Chelaethiops minutus
- Conservation status: Least Concern (IUCN 3.1)

Scientific classification
- Kingdom: Animalia
- Phylum: Chordata
- Class: Actinopterygii
- Order: Cypriniformes
- Family: Danionidae
- Subfamily: Chedrinae
- Genus: Chelaethiops
- Species: C. minutus
- Binomial name: Chelaethiops minutus (Boulenger, 1906)
- Synonyms: Neobola minuta Boulenger, 1906;

= Chelaethiops minutus =

- Authority: (Boulenger, 1906)
- Conservation status: LC
- Synonyms: Neobola minuta Boulenger, 1906

Species of fish

Chelaethiops minutus is a species of ray-finned fish in the family Cyprinidae. It is endemic to Lake Tanganyika and its outflow, the Lukuga River, and is found in Burundi, Democratic Republic of the Congo, Tanzania, and Zambia.

Juvenile C. minutus, i.e. those fish up to 75mm in length, live in the shallow waters near the shore. Max Poll discovered that the adult fish inhabit the pelagic zone and grow to 106mm. The adults are frequently caught in association with kapenta, the freshwater clupeids of Lake Tanganyika. In the light of the fishing lamps, C. minutus and kapenta are readily identifiable from their behaviour. Kapenta form dense schools around one metre below the surface, while C. minutus swim just below the surface and do not form schools. This species feeds on wind blown insects which have fallen onto the surface. This is the only cyprinid in the Lake Tanganyika basin which has specialised in feeding on insects from the surface, and this specialisation has enabled it to colonise the deeper waters of the open lake.

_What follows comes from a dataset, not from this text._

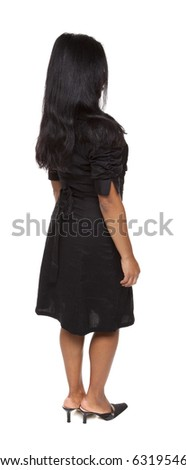 Isolated full length studio shot of the front view of a Latina woman in a dress facing away (part of a 360 rotational series) - stock photo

Chelaethiops minutus is widespread in Lake Tanganyika, and is a commonly caught species, but is not regarded as a species of commercial importance. It may be locally threatened by water pollution, but there are no widespread threats.

The generic name is derived from the name of the Asian genus Chela, with the addition of aethiops in reference to the African origin of the genus, and so means "Chela from Africa". The specific name minutus refers to this species' small size.